Identification of measuring instruments

Identification of measuring instruments – for what purpose?

There are several purposes here, and they depend on the content of the identification of the measuring instrument.

A measuring instrument may be identified by:

  1. by its calibration status (as in the photo)
  2. by its marking, number

Variant 1

By means of the identification of a measuring instrument (MI) the user will always have a transparent overview on the serviceability of the used measuring instrument.

Variants 1 and 2

Information on identification is often required for traceability of measurements. The various reports should include information on which equipment the measurement was carried out (specify number) and what calibration status the MI had.

Identification of measuring instruments – in which processes?

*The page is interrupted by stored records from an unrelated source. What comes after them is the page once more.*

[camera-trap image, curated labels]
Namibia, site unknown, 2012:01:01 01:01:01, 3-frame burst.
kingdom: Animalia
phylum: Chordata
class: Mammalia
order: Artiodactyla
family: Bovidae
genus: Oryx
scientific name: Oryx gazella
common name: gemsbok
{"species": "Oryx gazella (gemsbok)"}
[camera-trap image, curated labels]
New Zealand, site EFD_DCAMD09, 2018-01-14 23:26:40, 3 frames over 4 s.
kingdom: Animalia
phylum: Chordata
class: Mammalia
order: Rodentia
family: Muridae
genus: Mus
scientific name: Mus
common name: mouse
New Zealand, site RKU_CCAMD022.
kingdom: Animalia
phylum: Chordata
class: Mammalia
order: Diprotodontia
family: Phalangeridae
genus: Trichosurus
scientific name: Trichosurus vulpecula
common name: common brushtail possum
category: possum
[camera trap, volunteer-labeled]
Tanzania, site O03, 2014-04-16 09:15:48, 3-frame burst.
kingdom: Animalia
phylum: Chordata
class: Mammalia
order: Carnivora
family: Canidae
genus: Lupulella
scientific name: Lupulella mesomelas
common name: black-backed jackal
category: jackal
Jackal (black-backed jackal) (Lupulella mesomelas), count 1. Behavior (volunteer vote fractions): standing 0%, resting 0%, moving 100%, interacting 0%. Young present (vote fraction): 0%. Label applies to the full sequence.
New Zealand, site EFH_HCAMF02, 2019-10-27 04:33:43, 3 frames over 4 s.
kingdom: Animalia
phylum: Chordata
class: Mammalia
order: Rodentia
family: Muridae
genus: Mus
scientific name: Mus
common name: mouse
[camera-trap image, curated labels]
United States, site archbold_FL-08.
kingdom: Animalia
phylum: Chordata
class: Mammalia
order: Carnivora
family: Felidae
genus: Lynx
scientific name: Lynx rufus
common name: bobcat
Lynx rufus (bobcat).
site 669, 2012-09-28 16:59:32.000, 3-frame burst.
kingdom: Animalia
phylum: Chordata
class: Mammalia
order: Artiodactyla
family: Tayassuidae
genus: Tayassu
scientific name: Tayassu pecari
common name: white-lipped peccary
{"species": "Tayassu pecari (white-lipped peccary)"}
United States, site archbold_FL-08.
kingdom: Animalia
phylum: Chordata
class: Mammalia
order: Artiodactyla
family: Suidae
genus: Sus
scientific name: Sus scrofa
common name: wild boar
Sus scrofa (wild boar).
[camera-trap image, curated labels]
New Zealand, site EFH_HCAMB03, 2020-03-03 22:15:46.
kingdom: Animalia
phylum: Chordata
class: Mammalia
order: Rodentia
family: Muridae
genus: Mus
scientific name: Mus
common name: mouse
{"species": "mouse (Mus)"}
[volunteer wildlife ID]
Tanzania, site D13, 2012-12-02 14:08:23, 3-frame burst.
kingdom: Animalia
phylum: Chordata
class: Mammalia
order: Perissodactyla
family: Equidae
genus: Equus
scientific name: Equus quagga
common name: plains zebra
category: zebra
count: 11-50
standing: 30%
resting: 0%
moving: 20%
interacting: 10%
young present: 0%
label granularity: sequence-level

There are usually a number of departments in the production plants which have measuring instruments in operation. It is reasonable to identify those that are used for:

  • monitoring of the conduct of the technological process
  • control of components (raw materials), control during the production process, control of finished products. Such measuring instruments will be available in production and quality control.
  • monitoring of environmental parameters (temperature, humidity) in cases where these parameters are critical to maintain or achieve product conformity. Identification of measuring instruments is applied to hygrometers, thermometers, psychrometers in storage areas.


How to apply identification?

The answer is simple – in a way to fulfil the objective. In other words, the identification must be clear and visible to the staff in charge of the measurement. An additional aspect: as applying identification is also an “intervention” in the equipment, it should be applied without risk of changing the characteristics of the measuring instrument (e.g. not taping the buttons, not applying the identification tag to the weighbridge, etc.). And it is also recommended that such identification should last until the time of its replacement by a new one, until the next calibration period.

And one more interesting point in the identification of the measuring instrument.

What is more important: to specify the last date of verification or calibration or the date of subsequent calibration? To be objective, true information that a measuring instrument is valid is only contained in the date of the last calibration. Based on risk analysis and regulatory requirements, it is possible to assess which calibration interval is the most appropriate.